"Ujawnić archiwa IPN"
Historyk IPN, Antoni Dudek uważa, że nowy Sejm jak najszybciej powinien znowelizować ustawę o Instytucie pozwalającą na ujawnienie jego archiwów. Zdaniem Dudka, jedyną alternatywą jest całkowite ich zamknięcie i wprowadzenie wysokich kar dla tych, którzy ujawnią jakiekolwiek dokumenty.
14.06.2005 | aktual.: 14.06.2005 14:26
W poniedziałek media poinformowały o kolejnych znanych osobach, co do których są podejrzenia, że współpracowały z SB. Henryk Szlajfer, kandydat na ambasadora Polski w USA, już zrezygnował z ubiegania się o to stanowisko. Zaprzecza jednak, że był informatorem. Do współpracy z SB przyznał się natomiast Jerzy Holzer, znany historyk i były działacz opozycji antykomunistycznej. Nazwiska obu osób padły w oparciu o materiały IPN.
ntoni Dudek ocenił w radiowej Jedynce, że obecna sytuacja nie jest zdrowa. Jeśli się nie zmieni, to dalej - szczególnie przed wyborami -będą pojawiać się informacje, używane w walce politycznej.
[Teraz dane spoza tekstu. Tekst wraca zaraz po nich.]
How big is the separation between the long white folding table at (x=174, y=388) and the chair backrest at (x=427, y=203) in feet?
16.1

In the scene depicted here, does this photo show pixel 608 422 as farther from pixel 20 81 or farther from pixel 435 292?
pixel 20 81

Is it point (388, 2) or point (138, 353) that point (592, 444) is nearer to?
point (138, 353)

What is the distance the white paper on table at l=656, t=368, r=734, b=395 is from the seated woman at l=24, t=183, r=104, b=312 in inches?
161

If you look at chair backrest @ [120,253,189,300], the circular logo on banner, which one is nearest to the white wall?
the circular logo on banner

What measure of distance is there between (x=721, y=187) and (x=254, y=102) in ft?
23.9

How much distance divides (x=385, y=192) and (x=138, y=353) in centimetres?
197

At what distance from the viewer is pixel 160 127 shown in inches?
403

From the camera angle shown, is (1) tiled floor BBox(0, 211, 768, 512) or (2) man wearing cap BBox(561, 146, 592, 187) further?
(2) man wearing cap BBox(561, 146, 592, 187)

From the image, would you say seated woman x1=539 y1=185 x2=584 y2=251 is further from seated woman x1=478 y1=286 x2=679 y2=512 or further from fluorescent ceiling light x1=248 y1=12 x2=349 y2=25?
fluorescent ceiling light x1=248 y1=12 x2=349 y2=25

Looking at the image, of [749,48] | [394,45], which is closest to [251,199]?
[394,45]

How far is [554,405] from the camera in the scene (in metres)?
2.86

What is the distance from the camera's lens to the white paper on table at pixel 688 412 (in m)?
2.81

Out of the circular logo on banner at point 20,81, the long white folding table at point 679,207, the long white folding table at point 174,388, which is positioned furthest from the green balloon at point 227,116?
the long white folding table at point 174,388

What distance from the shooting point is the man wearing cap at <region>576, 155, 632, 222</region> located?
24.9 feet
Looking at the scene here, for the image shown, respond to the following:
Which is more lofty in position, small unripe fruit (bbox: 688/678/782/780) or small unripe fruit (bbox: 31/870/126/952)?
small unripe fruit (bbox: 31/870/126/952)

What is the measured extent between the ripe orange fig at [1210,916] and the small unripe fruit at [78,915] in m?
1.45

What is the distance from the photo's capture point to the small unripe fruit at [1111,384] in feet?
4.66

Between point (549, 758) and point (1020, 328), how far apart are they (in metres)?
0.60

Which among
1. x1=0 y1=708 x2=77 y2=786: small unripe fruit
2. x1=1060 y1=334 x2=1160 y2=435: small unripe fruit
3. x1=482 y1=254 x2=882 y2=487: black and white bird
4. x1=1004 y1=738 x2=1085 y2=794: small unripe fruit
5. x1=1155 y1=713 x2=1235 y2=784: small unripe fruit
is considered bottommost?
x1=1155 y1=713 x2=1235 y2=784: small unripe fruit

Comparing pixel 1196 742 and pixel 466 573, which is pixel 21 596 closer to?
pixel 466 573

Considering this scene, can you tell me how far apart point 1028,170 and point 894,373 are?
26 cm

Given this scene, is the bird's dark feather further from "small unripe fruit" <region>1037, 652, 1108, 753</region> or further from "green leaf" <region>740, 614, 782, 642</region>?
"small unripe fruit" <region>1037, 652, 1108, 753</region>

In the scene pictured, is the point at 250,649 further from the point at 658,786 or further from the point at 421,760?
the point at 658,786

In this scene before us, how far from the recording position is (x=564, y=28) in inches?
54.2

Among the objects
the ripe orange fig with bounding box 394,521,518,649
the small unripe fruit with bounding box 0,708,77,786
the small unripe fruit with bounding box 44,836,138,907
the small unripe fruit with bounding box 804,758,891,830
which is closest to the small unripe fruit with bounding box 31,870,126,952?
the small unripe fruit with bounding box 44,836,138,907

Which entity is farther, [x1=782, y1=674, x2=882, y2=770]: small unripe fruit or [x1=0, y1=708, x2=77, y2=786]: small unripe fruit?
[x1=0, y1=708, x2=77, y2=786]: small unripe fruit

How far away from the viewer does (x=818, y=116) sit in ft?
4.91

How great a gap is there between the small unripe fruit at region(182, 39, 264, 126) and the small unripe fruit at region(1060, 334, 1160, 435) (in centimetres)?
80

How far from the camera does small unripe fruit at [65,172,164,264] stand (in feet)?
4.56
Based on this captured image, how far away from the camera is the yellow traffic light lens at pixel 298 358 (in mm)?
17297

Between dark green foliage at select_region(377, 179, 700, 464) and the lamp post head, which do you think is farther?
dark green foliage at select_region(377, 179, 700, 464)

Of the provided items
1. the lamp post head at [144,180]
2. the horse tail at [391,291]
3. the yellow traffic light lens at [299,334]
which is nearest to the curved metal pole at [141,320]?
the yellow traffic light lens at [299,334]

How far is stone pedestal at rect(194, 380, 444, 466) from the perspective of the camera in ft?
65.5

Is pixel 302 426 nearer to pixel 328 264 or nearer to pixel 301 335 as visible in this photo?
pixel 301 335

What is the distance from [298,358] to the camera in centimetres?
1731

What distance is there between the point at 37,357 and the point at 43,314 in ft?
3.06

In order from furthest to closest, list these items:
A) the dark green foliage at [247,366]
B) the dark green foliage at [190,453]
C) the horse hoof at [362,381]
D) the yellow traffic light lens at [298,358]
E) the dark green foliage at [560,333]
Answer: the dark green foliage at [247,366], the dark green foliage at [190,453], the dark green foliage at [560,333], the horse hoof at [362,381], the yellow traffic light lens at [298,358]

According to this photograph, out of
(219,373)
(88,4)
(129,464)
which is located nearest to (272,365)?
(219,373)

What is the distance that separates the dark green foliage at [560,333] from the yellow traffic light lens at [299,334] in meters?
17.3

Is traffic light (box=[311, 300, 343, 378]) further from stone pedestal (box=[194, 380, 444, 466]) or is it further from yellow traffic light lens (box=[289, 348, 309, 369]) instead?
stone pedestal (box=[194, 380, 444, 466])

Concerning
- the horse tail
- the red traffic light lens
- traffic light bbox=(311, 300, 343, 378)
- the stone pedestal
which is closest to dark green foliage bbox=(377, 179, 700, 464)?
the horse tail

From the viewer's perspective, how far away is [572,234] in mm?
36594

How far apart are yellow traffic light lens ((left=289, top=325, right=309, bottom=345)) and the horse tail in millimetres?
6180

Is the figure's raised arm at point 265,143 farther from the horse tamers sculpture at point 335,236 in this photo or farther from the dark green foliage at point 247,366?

Historyk Instytutu Pamięci Narodowej mówi, że na otwarcie archiwów jest społeczna zgoda. Przypomina, że w Czechach czy Niemczech ujawniono teczki, czemu towarzyszyły liczne kontrowersje i dyskusje. Zdaniem Antoniego Dudka, problem trzeba rozwiązać ostatecznie, archiwa trzeba ujawnić i - jak to określił - przetrzymać rok czy dwa, w którym pojawią się najgłośniejsze przypadki, by potem mieć święty spokój.